Of course, I'm talking about Adam's new job as a contractor at Steve's construction and remodeling business, which politicians like Bernie Sanders want to make a crime if Steve pays Adam less than $15 per hour.
If I decide to sell my old Pokemon cards on Craigslist, no government agency threatens me with a fine or jail time if my price is too low. There are plenty of good reasons I might be willing to part with my cards at a lower cost than what others might consider "reasonable." Maybe I've already tried selling my cards in the area at a more standard price but not found any buyers. Perhaps I just really need cash now and want to move them quickly. Whatever my reason, we would think it were ridiculous if the government tried to set a minimum price for Pokemon cards or most other things we want to sell. Why are so many people willing to accept such a restriction when they try to sell their time and effort?
Most proponents of the minimum wage say that it protects against greedy employers who want to pay their workers less than their worth in order to make a larger profit. This view demonstrates a misunderstanding of the basics of competitive markets. Steve wants to make as large a profit as possible in his business, but so do all of the other employers in the area. If Adam adds $11 an hour in value, then Steve will have to pay him close to this amount or one of Steve's competitors will outbid him for Adam's services because they also want to make money. This competition ensures that Adam gets a fair salary without any laws needing to be passed.

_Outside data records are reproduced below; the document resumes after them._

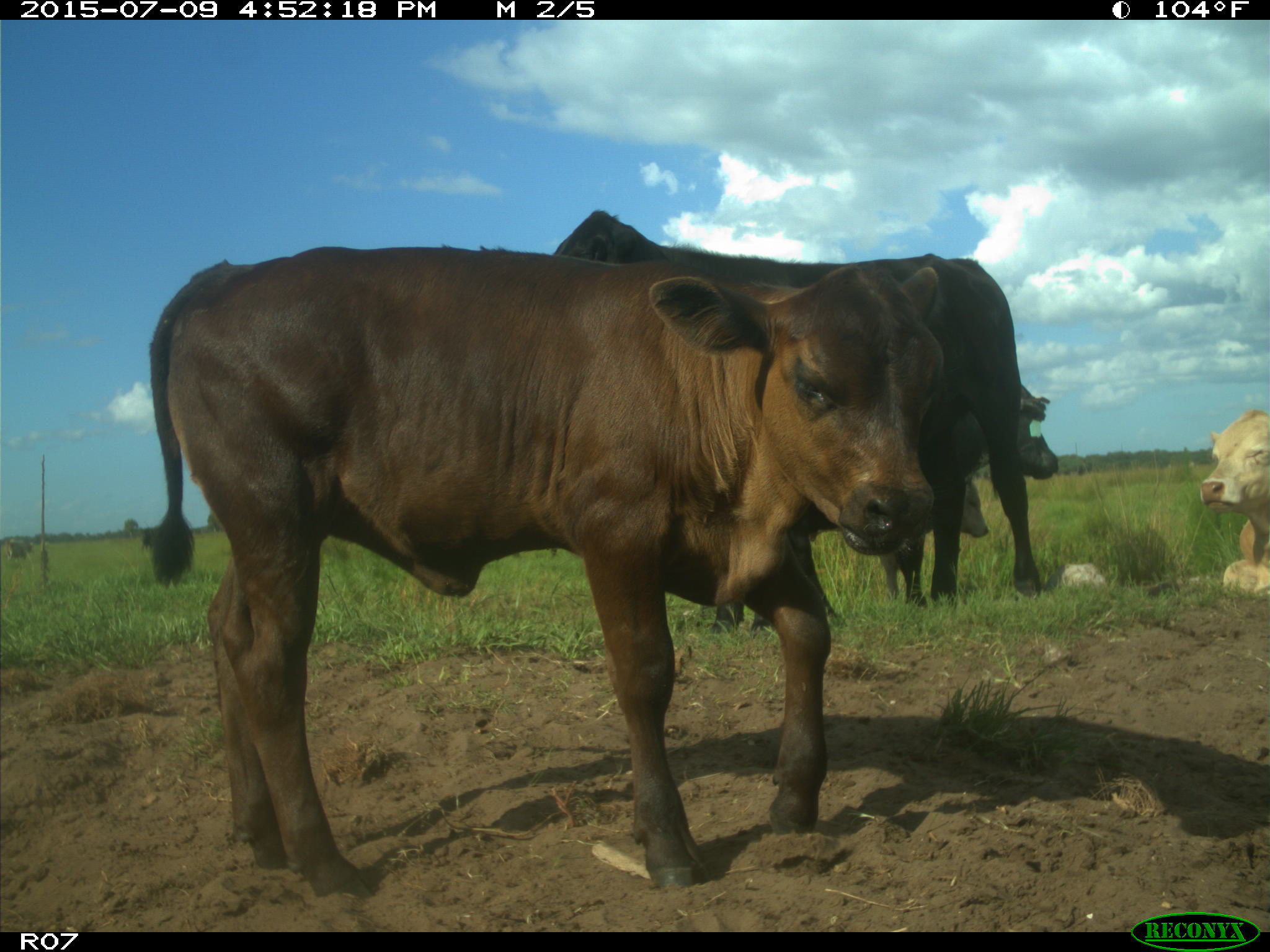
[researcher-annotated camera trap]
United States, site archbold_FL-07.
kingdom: Animalia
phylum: Chordata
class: Mammalia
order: Artiodactyla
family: Bovidae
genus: Bos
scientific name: Bos taurus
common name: domestic cow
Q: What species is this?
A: Bos taurus (domestic cow).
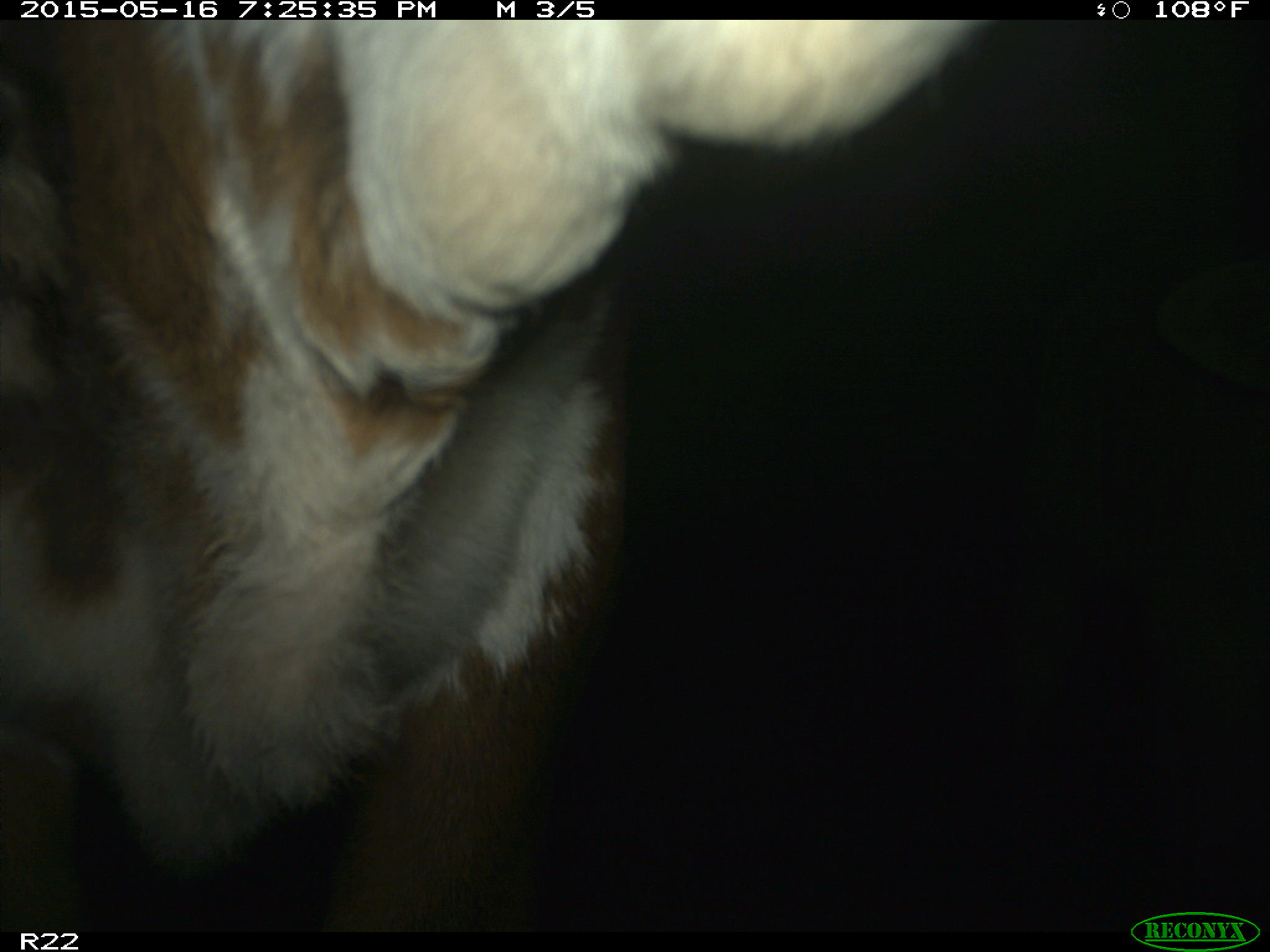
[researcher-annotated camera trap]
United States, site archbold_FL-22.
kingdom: Animalia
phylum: Chordata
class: Mammalia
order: Artiodactyla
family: Bovidae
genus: Bos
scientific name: Bos taurus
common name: domestic cow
Bos taurus (domestic cow).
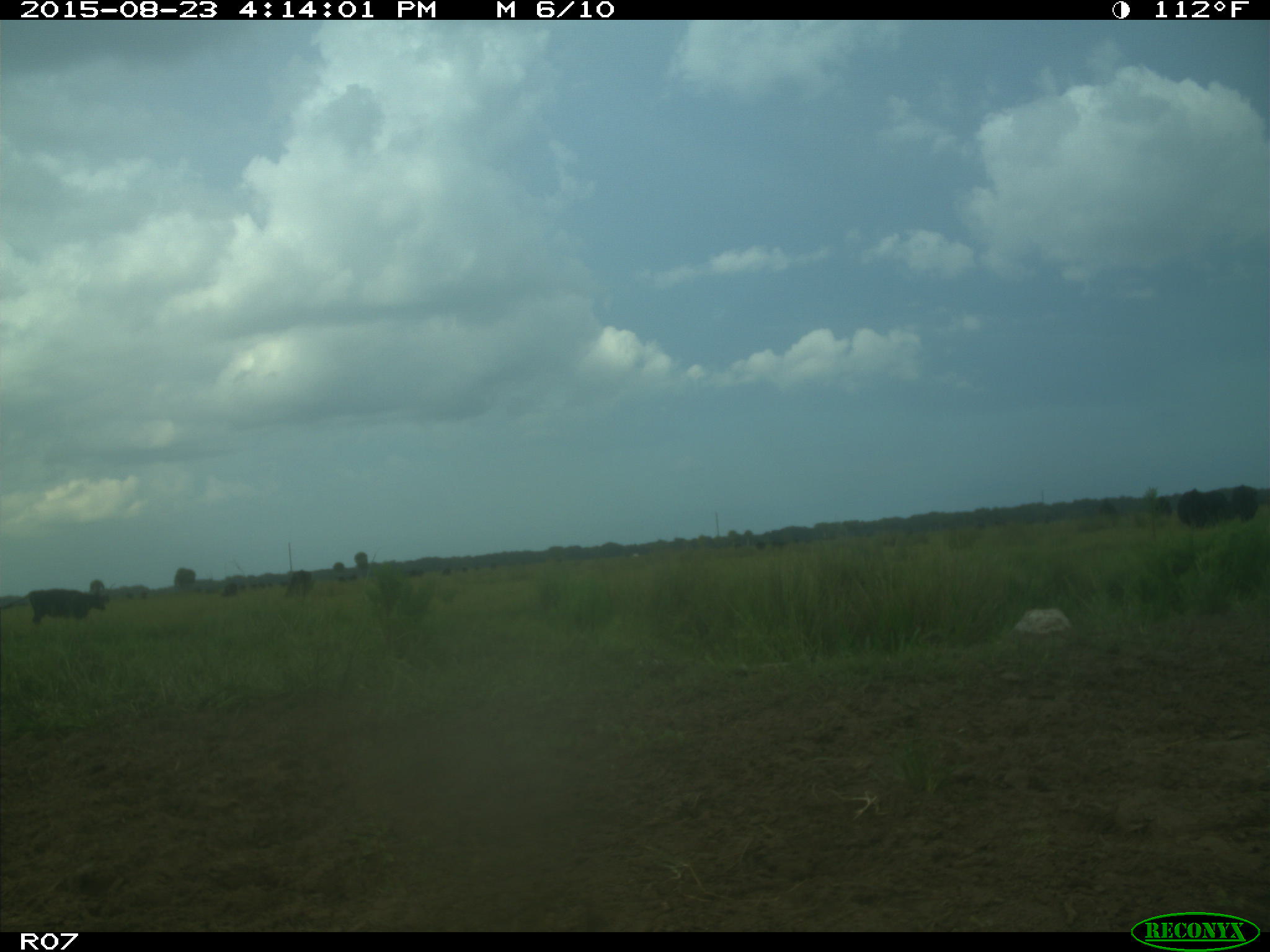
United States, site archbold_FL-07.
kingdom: Animalia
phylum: Chordata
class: Mammalia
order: Artiodactyla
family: Bovidae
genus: Bos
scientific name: Bos taurus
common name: domestic cow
Bos taurus (domestic cow).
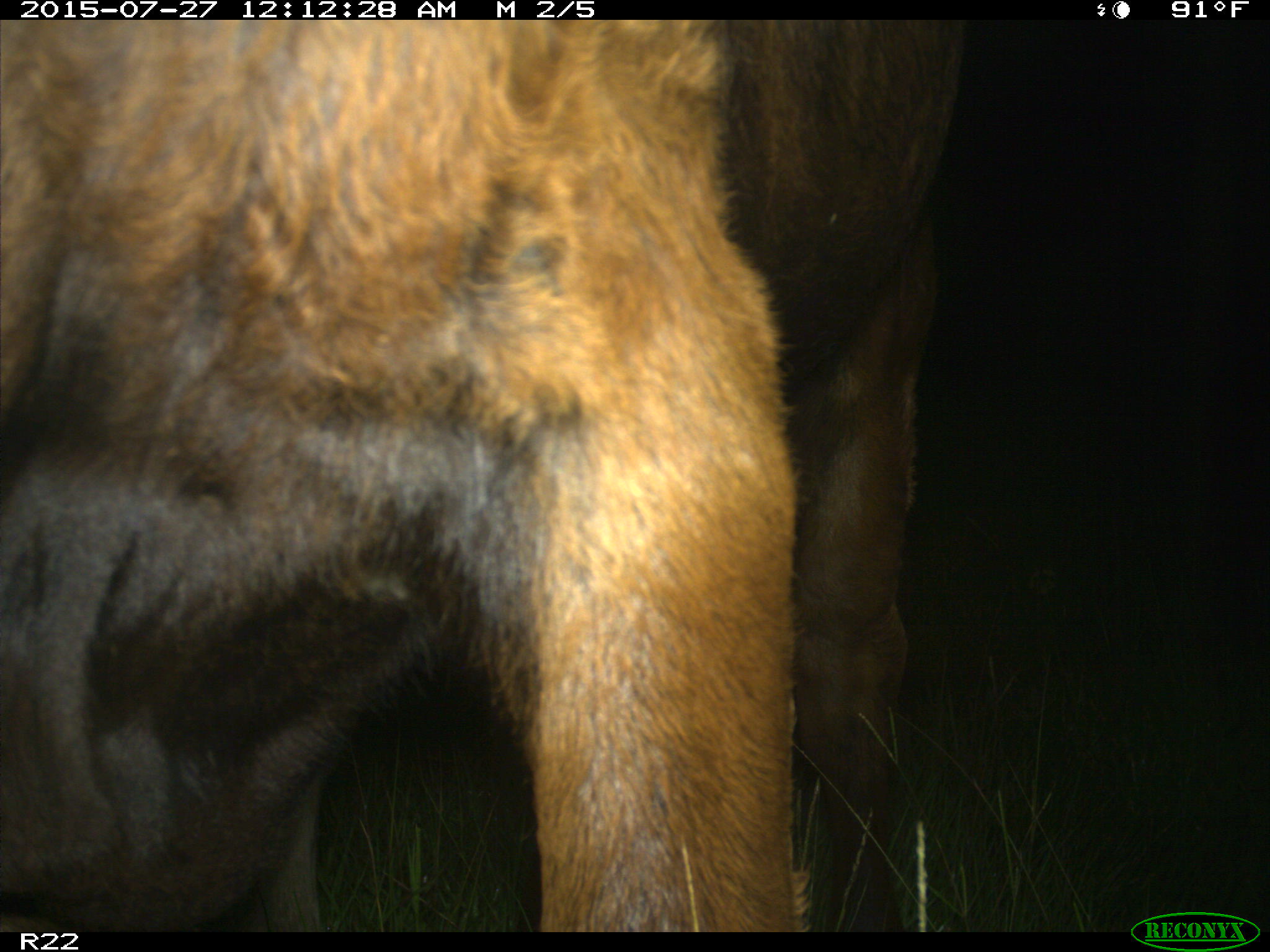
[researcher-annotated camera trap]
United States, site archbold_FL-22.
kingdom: Animalia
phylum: Chordata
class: Mammalia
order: Artiodactyla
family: Bovidae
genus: Bos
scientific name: Bos taurus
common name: domestic cow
Bos taurus (domestic cow).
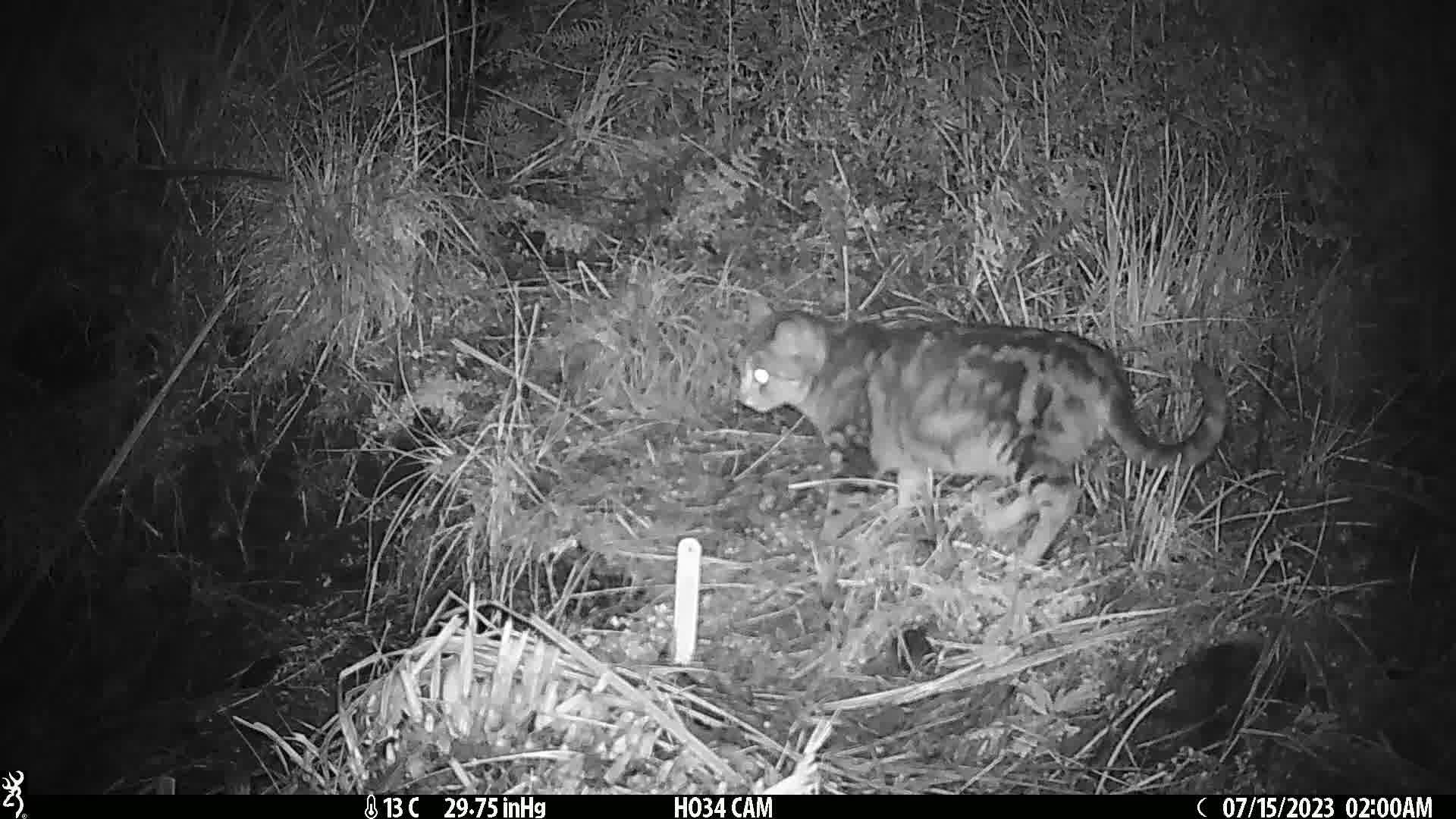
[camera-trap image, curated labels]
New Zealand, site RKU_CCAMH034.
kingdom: Animalia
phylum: Chordata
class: Mammalia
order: Carnivora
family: Felidae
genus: Felis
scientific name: Felis catus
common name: domestic cat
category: cat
Cat (domestic cat) (Felis catus).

Minimum wage raises are often extremely harmful for the exact group of people those policies are attempting to help. If the minimum wage in Adam's area were raised to $15 an hour, like it was last week in California, Steve will have to either pay Adam that higher wage or fire him. Adam still only generates $11 an hour in value, so Steve will lose $4 an hour for every hour that Adam works if he gives the raise. Steve wants to make money, so he'll have to fire Adam. California wanted to ensure that Adam had a "living wage," but now he has no wage at all.
This isn't just a theoretical concept — many economists say that minimum wage raises cause increased unemployment and that these increases are felt most by the lowest skilled workers. Low-paying jobs aren't meant to be positions for people to make a living, they're supposed to be stepping stones upon which to climb to actual careers.
If they are no longer serving that purpose, we as a society have a larger problem — one that will only be made worse by following California's lead.